Slovin's other executive positions include directorships at The Coleman Company, the Andrews Group, Cantel Industries, Power Control Technologies and SIGA Technologies.

== Personal life and death ==
Slovin married Rochelle Shaw, with whom he had two sons. They eventually divorced. He later married Francesca Cernia Slovin (1952–2017) in 1985, with whom he had a daughter.

Slovin lived mainly in Manhattan and owned a weekend home in Rhinebeck, New York. He died from an aortic dissection at a hospital in Poughkeepsie, Dutchess County, on August 10, 2025, at the age of 89.

==Philanthropic efforts==
=== YIVO ===
Slovin was named chairman of the board of YIVO in 1985 and served until 2012, after which he became chairman emeritus. During the first 15 years as YIVO chairman, he brought together 5 Jewish organizations under roof, raised around $100 million to build and maintain a new center for the institute and secured $30 million in tax-exempt bonds to support the construction of the center.

In 2018, Slovin established the YIVO Bruce and Francesca Cernia Slovin Online Museum, an online museum also available in Lithuanian teaching Jewish history of Eastern Europe to students all around the world. At YIVO, he was also involved in the creation of the Encyclopedia of Jews in Eastern Europe.

=== Center for Jewish History ===
Slovin brought together 5 Jewish institutions in the U.S. –namely YIVO, the American Jewish Historical Society, the American Sephardi Federation, the Leo Baeck Institute and the Yeshiva University Museum– under the name Center for Jewish History. He served as chairman of the organization from its opening in October 2000 until stepping down in May 2011. Under his tenure as CJH chairman, the organization had merger talks with New York University and Slovin started a fundraising campaign in 2011 to pay off the center’s $30 million debt, the fundraiser reached its goal in 15 months.

=== Trusteeships and memberships ===
Slovin was a trustee of the Beth Israel Medical Center, the Park East Synagogue, the Educational Alliance and the Morris Jumel Mansion. He was a member of the board of directors of the American Jewish Historical Society, the Circle in the Square Theatre from 1991 until 1996 and the American Sephardi Federation.

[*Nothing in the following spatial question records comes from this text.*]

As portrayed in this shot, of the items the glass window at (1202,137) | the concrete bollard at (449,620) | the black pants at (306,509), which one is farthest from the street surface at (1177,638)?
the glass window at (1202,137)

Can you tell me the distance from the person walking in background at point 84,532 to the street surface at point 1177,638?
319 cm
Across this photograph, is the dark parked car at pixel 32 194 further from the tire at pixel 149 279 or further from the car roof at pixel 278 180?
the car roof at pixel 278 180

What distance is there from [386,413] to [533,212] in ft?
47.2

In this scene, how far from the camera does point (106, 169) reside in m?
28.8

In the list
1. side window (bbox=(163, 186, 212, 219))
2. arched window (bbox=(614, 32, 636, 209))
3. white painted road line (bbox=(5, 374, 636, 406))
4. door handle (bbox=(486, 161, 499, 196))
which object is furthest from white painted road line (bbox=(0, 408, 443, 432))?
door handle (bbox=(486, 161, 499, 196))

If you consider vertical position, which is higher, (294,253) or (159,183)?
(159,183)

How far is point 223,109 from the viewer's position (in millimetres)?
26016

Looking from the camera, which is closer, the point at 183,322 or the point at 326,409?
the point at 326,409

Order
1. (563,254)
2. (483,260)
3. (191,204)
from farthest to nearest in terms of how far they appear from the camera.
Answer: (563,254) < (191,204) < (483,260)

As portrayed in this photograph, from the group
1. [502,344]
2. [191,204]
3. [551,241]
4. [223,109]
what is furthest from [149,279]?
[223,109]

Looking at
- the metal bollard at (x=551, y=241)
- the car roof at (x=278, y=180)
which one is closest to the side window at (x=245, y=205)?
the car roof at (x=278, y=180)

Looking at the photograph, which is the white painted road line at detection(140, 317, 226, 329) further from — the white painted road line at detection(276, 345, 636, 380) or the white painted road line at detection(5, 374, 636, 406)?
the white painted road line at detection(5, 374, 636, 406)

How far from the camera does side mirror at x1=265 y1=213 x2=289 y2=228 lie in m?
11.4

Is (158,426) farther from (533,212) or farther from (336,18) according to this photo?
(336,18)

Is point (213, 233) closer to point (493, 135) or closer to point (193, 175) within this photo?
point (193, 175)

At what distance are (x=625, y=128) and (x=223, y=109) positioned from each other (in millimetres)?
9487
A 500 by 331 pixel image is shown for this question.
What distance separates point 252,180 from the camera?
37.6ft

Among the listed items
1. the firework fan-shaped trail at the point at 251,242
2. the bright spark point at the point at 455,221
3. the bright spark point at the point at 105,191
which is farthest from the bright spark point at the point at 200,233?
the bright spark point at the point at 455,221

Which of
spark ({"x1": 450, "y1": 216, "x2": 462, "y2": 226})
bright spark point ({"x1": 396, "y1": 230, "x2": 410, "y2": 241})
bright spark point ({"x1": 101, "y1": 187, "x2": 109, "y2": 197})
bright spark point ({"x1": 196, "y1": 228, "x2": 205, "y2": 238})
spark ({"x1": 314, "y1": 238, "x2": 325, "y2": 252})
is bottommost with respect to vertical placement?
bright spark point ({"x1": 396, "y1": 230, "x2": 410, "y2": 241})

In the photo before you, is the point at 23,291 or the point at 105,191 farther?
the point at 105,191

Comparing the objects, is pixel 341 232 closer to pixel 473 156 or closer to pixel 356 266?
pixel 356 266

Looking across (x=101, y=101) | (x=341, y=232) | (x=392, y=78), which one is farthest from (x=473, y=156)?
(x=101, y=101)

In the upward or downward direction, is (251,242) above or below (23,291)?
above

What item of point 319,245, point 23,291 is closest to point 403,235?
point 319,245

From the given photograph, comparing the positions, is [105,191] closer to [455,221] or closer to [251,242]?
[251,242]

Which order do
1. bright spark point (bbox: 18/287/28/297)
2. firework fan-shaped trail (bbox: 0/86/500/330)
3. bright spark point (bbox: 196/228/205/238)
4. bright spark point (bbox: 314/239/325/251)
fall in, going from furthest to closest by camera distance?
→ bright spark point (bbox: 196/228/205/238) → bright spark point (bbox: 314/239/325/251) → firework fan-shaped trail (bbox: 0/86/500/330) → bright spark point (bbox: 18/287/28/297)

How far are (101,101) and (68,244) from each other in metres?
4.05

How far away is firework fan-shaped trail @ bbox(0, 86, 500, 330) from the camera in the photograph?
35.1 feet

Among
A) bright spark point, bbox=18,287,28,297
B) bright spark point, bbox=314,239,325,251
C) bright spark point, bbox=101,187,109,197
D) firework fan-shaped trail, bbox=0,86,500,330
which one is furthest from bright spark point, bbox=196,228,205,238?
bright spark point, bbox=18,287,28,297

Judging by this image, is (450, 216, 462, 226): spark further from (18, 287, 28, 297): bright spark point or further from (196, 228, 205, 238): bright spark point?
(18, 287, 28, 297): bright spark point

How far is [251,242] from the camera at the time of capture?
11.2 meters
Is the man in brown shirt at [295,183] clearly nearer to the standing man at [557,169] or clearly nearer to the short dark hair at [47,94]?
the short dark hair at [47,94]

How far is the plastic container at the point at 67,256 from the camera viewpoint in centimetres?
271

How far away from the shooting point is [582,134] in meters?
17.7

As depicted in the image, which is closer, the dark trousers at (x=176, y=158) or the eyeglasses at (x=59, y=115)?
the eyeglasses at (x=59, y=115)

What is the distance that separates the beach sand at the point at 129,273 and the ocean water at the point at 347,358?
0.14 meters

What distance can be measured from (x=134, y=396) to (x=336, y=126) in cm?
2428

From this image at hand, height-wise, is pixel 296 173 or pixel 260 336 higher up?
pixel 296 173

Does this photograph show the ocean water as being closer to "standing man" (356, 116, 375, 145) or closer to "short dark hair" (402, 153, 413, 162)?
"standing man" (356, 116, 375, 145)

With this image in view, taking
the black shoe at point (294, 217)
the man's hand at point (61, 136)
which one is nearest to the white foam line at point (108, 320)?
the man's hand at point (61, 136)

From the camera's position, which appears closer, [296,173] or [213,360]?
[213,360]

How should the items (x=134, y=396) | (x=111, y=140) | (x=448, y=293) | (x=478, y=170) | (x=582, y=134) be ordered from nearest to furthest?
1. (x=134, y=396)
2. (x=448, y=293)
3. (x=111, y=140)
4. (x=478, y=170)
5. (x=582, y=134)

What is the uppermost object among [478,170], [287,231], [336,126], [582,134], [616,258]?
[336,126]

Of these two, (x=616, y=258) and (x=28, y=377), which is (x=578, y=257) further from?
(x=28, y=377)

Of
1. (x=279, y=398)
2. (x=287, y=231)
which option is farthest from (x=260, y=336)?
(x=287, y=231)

In 2001 and 2002, Slovin was a member of the Human Rights Watch Council New York Committee.

=== The Slovin Foundation ===
Slovin founded The Slovin Foundation in 1988, through which he provided financial assistance to organizations including the American Sephardi Federation, the Museum of Jewish Heritage, the Museum at Eldridge Street, Cornell University, New York University, the Jewish Theological Seminary, the Park East Synagogue, the Environmental Defense Fund, Food for the Poor, the American Near East Refugee Aid, the USC Shoah Foundation, the Claims Conference, the International Conservation Caucus Foundation, the Fisher Center at Bard, the New York Public Library, the Historic Districts Council, The Forward, the Smithsonian Institution and the Council on Foreign Relations, among others.

=== Legacy ===
Cornell University Department of History has an assistant professorship title named after Slovin, currently held by Mayer Juni since 2022.

== Political positions ==
Slovin donated to Rudy Giuliani during his campaign in the 1997 mayoral election. During the 2001 mayoral election, he declared that he was "a big fan of all four Democrats [running in the race]":

"I met each one of them and [I] like them all. They each have their [own] strengths and their own weaknesses – and they have a tough act to follow."
 he said.

== Recognition ==
Slovin became the first recipient of The Jewish Cultural Legacy Award in December 2017, which was later named in his honor for future recipients.